Esa culpa silenciosa que se esconde entre despedidas, sueños cumplidos y ausencias que duelen. La culpa de crecer lejos, de avanzar cuando otros se quedan, de vivir oportunidades que tus seres queridos quizá nunca tendrán. La culpa de no estar, de perderte abrazos, celebraciones, despedidas y momentos que jamás vuelven.
Migrar es cambiar la vida… pero también cargar mochilas emocionales que no siempre son nuestras: expectativas familiares, mandatos culturales, miedos heredados y narrativas que repetimos sin cuestionar.
En este episodio, te invito a explorar esa incomodidad sin juicio.
A mirarla de frente.
A preguntarte si esa culpa realmente te pertenece.
A transformarla en un motor y no en un freno.

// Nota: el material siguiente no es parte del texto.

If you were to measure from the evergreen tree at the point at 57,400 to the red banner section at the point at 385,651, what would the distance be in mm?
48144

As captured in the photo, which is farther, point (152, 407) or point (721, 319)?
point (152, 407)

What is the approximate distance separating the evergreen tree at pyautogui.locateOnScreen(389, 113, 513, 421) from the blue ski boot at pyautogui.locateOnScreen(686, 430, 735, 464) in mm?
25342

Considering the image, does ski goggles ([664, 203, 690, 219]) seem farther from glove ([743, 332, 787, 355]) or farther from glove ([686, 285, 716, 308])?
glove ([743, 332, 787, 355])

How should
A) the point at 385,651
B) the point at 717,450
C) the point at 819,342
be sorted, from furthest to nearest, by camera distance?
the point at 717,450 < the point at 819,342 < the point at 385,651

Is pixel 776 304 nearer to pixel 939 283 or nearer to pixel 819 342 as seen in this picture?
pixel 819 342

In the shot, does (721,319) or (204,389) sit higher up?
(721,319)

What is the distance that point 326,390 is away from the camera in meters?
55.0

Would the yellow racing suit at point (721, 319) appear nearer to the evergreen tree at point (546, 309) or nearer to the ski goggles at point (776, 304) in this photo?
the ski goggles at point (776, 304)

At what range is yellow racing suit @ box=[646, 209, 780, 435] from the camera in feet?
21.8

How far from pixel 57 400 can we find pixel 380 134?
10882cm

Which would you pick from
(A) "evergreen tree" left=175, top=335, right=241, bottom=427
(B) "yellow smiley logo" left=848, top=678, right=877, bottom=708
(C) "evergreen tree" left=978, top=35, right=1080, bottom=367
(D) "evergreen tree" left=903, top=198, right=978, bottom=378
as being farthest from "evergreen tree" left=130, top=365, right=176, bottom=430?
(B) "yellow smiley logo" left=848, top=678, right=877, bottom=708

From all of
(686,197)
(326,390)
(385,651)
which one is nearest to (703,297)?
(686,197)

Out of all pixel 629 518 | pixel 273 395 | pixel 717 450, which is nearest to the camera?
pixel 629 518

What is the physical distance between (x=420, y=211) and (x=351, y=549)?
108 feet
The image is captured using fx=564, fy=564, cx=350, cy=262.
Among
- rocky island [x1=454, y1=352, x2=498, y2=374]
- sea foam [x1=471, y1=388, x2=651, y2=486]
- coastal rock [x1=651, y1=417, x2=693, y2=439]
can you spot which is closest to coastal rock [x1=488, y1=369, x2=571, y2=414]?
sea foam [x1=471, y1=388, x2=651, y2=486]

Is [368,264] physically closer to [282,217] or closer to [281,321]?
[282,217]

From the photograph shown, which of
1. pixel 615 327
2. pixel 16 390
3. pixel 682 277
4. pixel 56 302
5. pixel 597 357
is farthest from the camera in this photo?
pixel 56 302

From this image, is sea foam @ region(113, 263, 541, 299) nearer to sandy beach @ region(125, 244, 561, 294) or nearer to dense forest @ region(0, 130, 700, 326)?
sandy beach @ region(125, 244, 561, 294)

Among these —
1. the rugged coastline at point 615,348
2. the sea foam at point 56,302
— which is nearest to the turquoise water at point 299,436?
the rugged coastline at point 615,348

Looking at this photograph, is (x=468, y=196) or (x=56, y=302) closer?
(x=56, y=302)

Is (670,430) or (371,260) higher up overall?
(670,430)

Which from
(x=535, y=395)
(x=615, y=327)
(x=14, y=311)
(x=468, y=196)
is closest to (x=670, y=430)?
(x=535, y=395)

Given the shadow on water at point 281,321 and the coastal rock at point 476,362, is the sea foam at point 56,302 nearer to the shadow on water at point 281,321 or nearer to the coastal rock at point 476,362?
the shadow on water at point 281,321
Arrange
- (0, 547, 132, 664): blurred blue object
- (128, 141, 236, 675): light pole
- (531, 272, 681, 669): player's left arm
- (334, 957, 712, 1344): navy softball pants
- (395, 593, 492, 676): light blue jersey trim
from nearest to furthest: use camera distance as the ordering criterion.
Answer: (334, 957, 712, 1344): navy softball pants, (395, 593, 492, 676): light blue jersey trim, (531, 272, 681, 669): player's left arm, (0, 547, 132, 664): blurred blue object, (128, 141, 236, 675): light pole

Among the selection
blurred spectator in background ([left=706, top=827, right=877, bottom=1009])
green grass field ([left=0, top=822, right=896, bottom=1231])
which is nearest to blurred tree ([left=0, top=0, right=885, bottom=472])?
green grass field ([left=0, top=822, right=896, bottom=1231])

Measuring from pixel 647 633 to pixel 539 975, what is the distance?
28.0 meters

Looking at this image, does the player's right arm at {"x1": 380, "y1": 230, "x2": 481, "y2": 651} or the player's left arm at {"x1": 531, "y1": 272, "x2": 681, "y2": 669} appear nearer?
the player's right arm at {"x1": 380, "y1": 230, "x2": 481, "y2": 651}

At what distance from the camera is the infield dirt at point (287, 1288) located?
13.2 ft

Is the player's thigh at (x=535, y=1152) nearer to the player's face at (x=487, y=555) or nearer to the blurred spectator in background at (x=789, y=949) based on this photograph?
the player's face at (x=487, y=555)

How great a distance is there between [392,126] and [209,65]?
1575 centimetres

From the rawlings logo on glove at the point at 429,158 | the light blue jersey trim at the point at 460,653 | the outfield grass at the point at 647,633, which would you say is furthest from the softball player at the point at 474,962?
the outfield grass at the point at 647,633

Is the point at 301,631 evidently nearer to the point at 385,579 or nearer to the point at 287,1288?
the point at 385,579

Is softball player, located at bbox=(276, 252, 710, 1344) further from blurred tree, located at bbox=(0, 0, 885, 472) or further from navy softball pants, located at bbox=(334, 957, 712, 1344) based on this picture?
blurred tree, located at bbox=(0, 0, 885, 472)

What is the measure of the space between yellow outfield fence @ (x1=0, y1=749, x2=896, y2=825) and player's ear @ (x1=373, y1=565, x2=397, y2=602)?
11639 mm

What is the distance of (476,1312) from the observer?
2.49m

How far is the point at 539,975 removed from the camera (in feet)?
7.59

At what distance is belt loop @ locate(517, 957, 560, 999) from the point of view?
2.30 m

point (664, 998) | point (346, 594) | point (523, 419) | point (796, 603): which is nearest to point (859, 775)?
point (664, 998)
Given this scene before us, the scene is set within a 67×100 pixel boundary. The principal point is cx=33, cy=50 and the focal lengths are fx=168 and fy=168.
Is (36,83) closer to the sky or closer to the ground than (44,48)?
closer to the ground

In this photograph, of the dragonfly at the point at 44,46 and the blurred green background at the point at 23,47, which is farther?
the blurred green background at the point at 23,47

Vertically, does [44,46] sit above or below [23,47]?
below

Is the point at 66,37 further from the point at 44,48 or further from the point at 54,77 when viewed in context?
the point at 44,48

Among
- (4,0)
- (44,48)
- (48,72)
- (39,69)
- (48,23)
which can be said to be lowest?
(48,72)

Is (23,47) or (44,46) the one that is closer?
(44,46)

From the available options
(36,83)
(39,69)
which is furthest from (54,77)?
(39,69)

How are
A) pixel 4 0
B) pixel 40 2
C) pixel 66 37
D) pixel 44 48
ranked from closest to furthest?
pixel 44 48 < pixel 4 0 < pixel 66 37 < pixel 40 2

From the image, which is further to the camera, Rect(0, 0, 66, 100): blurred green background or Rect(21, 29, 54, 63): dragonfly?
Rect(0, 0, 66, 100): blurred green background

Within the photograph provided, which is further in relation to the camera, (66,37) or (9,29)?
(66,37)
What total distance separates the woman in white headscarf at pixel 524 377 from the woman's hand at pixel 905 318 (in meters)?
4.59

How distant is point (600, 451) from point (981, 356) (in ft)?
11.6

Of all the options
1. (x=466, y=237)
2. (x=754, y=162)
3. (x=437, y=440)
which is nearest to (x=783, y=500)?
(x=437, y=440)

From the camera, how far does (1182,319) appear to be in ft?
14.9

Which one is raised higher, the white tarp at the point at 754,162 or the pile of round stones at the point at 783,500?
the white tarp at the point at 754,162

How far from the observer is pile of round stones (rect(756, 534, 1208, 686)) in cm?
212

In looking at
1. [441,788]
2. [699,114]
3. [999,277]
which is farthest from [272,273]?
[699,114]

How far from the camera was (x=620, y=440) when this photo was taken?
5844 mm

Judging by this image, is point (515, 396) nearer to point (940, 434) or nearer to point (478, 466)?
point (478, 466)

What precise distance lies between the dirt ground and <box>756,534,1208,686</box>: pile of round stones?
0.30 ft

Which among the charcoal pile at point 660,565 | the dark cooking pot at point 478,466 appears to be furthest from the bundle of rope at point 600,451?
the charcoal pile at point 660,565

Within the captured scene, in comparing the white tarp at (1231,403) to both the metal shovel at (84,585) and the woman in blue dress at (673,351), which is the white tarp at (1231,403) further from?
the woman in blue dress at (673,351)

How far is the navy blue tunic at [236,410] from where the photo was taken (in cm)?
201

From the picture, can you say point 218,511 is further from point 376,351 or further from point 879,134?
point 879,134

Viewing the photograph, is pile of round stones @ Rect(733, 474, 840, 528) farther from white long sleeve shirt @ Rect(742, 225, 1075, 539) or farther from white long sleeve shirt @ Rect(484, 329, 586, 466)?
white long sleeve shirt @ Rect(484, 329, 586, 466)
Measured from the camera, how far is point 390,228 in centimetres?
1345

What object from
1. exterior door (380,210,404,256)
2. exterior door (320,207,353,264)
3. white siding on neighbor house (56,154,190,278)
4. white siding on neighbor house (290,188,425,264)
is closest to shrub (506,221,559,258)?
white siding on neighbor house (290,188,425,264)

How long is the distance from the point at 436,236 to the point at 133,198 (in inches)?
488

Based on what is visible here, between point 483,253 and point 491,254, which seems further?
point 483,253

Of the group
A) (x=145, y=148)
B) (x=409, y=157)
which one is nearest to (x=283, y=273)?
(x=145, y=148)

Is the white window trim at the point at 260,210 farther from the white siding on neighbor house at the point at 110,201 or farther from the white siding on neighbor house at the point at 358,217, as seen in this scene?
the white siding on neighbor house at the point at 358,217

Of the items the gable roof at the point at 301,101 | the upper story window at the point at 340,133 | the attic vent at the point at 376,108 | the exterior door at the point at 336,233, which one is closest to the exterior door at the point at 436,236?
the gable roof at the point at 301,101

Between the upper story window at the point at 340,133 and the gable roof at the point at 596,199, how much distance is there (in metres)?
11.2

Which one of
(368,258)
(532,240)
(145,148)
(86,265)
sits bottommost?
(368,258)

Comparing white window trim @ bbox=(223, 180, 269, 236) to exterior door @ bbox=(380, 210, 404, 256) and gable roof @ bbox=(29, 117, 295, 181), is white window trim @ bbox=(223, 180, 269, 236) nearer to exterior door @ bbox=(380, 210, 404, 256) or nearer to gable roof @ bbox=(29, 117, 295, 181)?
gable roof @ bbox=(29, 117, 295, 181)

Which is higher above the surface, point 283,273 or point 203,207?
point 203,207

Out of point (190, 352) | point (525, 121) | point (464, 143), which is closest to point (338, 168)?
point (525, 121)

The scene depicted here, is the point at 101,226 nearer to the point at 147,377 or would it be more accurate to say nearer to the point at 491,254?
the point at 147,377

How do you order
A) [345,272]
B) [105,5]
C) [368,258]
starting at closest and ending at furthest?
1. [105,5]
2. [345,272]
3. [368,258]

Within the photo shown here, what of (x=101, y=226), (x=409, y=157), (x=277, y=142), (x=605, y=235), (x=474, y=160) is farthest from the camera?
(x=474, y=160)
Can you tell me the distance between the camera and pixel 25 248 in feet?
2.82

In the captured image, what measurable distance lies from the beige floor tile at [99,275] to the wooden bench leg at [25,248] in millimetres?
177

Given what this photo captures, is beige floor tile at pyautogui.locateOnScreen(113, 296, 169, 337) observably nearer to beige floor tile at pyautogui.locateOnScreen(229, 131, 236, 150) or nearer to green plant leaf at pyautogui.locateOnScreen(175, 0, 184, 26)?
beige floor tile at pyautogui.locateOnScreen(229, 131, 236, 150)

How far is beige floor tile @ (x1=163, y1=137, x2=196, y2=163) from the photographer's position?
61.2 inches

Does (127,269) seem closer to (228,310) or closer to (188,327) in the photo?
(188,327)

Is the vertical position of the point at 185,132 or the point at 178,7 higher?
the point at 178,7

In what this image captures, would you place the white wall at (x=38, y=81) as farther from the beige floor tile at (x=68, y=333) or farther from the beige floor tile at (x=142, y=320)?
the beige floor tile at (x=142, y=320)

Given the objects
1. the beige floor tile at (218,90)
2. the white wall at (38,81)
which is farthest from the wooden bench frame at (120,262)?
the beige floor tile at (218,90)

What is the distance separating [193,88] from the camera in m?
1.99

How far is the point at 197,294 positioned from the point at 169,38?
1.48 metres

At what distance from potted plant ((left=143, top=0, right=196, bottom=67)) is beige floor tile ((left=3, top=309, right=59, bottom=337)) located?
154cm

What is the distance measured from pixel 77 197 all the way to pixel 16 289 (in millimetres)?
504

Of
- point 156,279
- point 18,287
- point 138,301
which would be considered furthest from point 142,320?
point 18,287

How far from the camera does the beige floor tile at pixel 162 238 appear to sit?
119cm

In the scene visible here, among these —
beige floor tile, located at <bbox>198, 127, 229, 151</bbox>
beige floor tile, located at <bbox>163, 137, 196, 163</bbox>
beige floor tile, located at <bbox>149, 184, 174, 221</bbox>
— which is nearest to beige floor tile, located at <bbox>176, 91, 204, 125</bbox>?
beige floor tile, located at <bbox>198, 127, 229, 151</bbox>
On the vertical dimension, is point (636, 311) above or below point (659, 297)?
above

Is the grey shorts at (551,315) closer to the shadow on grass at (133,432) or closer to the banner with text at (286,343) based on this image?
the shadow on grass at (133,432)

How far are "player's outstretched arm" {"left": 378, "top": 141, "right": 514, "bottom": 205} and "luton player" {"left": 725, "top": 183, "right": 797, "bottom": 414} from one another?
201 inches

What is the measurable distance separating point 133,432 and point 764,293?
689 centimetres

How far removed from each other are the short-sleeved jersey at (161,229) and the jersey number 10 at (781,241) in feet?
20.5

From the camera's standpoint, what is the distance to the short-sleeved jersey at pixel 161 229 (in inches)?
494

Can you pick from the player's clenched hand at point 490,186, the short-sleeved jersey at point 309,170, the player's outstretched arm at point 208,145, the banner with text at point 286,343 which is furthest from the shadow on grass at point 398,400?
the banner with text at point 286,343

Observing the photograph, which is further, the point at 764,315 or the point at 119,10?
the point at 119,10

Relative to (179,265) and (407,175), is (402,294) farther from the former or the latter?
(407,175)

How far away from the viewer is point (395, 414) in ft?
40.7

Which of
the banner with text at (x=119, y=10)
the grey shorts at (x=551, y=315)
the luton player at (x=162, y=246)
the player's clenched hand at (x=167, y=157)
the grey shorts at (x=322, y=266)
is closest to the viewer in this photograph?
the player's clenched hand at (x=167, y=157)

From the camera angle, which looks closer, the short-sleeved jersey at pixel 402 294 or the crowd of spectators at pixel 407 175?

Porque migrar no es solo un acto físico: es un viaje emocional profundo.
Uno donde aprendemos que pertenecer no siempre es un lugar, sino una construcción interna.
Este episodio es un abrazo para quienes viven lejos, para quienes se sienten divididos, para quienes cargan más de lo que les corresponde.
Es un recordatorio de que no estás solo, de que tus emociones importan, y de que tienes permiso para reescribir tu historia desde un lugar más compasivo.